Thanks Alan, I believe Sebastian had added me to the list.

- Henry

On Mon, Apr 7, 2014 at 7:59 AM, Alan Gates <ga...@hortonworks.com> wrote:
> Henry, definitely glad to have you on board.  Ashutosh Chauhan (new to the 
> IPMC) has also expressed his interest to me offline in being a mentor.  I’ll 
> add both of you the proposal.
>
> Alan.
>
> On Apr 6, 2014, at 10:34 AM, Henry Saputra <henry.sapu...@gmail.com> wrote:
>
>> Hi Guys,
>>
>> The proposal looks great and I would love to help to sign up as a
>> Mentor if you guys still have space for one.
>>
>>
>> - Henry
>>
>>
>> On Sun, Mar 30, 2014 at 12:14 AM, Alan Gates <ga...@hortonworks.com> wrote:
>>> I would like to propose Stratosphere as an Apache Incubator project.  I 
>>> have posted the proposal to 
>>> https://wiki.apache.org/incubator/StratosphereProposal and posted the text 
>>> of the proposal below.
>>>
>>> Alan.
>>>
>>> = Stratosphere =
>>>
>>> == Abstract ==
>>> Stratosphere is an open source system for parallel data analysis. 
>>> Stratosphere deeply integrates MapReduce and database technologies to 
>>> provide expressive and optimizable programming interfaces and at the same 
>>> time efficient and scalable execution.
>>>
>>> == Proposal ==
>>> Stratosphere is an open source system for expressive, declarative, fast, 
>>> and efficient data analysis.

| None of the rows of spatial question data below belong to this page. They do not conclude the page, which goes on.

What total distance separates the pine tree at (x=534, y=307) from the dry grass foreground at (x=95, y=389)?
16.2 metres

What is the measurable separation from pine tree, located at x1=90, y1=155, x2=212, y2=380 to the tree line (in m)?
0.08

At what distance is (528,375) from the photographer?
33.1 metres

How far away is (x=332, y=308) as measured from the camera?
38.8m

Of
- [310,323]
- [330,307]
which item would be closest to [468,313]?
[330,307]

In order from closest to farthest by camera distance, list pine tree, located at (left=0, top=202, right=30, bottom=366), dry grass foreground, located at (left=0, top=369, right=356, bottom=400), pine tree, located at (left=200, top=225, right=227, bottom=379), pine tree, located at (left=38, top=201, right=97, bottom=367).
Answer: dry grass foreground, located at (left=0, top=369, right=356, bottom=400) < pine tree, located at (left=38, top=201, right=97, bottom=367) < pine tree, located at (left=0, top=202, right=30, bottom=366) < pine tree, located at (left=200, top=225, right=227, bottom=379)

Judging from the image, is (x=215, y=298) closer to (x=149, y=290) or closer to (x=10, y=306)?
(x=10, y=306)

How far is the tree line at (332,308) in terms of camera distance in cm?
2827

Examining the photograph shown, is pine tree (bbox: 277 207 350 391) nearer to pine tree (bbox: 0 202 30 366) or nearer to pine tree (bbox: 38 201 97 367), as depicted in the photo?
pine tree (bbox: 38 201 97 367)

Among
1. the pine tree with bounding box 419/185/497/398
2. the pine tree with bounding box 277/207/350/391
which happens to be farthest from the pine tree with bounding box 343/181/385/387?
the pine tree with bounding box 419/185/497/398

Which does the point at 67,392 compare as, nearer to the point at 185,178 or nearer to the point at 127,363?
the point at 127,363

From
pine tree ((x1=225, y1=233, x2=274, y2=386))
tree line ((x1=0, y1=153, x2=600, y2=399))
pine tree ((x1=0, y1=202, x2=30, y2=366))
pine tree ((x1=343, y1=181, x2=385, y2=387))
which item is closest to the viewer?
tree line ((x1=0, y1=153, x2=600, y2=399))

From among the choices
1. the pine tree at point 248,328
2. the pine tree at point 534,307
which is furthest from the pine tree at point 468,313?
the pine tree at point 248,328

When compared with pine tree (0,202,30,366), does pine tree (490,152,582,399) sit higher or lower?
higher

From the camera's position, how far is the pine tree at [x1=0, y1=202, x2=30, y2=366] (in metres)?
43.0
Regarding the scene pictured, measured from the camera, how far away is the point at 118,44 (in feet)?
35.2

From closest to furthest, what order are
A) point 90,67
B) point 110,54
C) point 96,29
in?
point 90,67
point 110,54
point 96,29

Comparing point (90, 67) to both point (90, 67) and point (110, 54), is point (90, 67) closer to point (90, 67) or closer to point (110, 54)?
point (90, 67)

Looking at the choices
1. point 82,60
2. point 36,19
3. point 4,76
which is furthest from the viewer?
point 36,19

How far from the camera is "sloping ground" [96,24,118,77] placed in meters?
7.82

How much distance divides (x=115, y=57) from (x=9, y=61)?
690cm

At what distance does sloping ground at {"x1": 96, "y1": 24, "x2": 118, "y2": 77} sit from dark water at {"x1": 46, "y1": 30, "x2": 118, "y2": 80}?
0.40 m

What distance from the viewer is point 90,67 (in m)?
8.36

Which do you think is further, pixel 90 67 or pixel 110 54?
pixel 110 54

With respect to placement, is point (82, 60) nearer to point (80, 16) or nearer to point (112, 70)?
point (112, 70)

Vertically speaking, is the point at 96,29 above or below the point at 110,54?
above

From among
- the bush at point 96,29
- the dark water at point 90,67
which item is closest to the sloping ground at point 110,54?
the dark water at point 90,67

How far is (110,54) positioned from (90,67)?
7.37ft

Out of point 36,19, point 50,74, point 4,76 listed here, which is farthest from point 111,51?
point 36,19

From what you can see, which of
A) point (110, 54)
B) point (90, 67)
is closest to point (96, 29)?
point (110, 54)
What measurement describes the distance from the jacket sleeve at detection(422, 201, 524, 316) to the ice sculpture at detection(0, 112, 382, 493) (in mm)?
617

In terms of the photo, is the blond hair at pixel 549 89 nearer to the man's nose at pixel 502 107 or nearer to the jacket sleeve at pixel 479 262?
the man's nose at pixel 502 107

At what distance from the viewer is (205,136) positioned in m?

Stratosphere combines the scalability and 
>>> programming flexibility of distributed MapReduce-like platforms with the 
>>> efficiency, out-of-core execution, and query optimization capabilities 
>>> found in parallel databases.
>>>
>>> == Background ==
>>> There is currently a need for general-purpose cluster computing platforms 
>>> that are compatible with the Hadoop ecosystem, are more efficient, easier 
>>> to use, and can support more applications than Hadoop MapReduce, but are 
>>> not restricted to a specific data model and language (such as the 
>>> relational model and a variant of SQL). Stratosphere fulfils these needs.
>>>
>>> Stratosphere exposes expressive APIs in Java and Scala (conceptually 
>>> similar to Spark, Cascading, Scalding) that allow arbitrary user-defined 
>>> functions in the same language and data model that the program is written 
>>> in. Stratosphere programs pass through a cost-based optimizer that finds 
>>> the best execution path for these programs depending on the data and 
>>> cluster characteristics. The design and implementation of Stratosphere is 
>>> based on research that generalizes query optimizers in relational 
>>> databases. Stratosphere has a distributed runtime that is architected upon 
>>> the principles of parallel databases, providing true pipelining (a basis 
>>> for stream processing) and efficient out-of-core algorithms for grouping, 
>>> sorting, joining, and aggregating data. Stratosphere provides first-class 
>>> support for iterative algorithms via a built-in iterate operator, covering 
>>> Machine Learning and graph analysis use cases. It achieves performance 
>>> similar to Apache Giraph without being a specialized graph processing 
>>> system.
>>>
>>> Stratosphere has undergone three major releases (v0.1, v0.2, v0.4) and some 
>>> minor ones.
>>>
>>> == Rationale ==
>>> Stratosphere started out in 2008 as a research project by the Technical 
>>> University of Berlin, the Humboldt University of Berlin, and the Hasso 
>>> Plattner Institute, and has received subsequent funding from the German 
>>> Research Council, the European Institute of Innovation and Technology, the 
>>> European Commision, and industry.
>>>
>>> The traction of Stratosphere has by far exceeded our initial expectations, 
>>> and we are therefore seeking an organizational long-term home for 
>>> Stratosphere beyond the University walls that will house and further 
>>> encourage contributors from companies and other organizations that are 
>>> interested in Stratosphere. We believe that the Apache Software Foundation 
>>> is the ideal home for Stratosphere. Stratosphere integrates with several 
>>> existing Apache projects, such as HDFS, YARN, HBase, and Avro. The team is 
>>> familiar with the Apache processes and fully subscribes to the Apache 
>>> mission. One of the proposing members is a long-time Apache contributor and 
>>> PMC member.
>>>
>>> == Initial Goals ==
>>> * Move the existing codebase to Apache
>>> * Integrate with the Apache development process
>>> * Ensure all dependencies are compliant with Apache License version 2.0
>>> * Incremental development and releases per Apache guidelines
>>>
>>>
>>> == Current Status ==
>>> === Meritocracy ===
>>> Stratosphere operated on meritocratic principles from the get go. The 
>>> initial project proposal submitted to the German Research Council
>>> in 2008 stated that all code developed in the project will be released as 
>>> open source under the Apache 2 license. Currently, all the
>>> discussions pertaining to Stratosphere development are public on 
>>> [[https://github.com/stratosphere/stratosphere|GitHub]]  and our 
>>> [[https://groups.google.com/forum/#!forum/stratosphere-dev|mailing list]]. 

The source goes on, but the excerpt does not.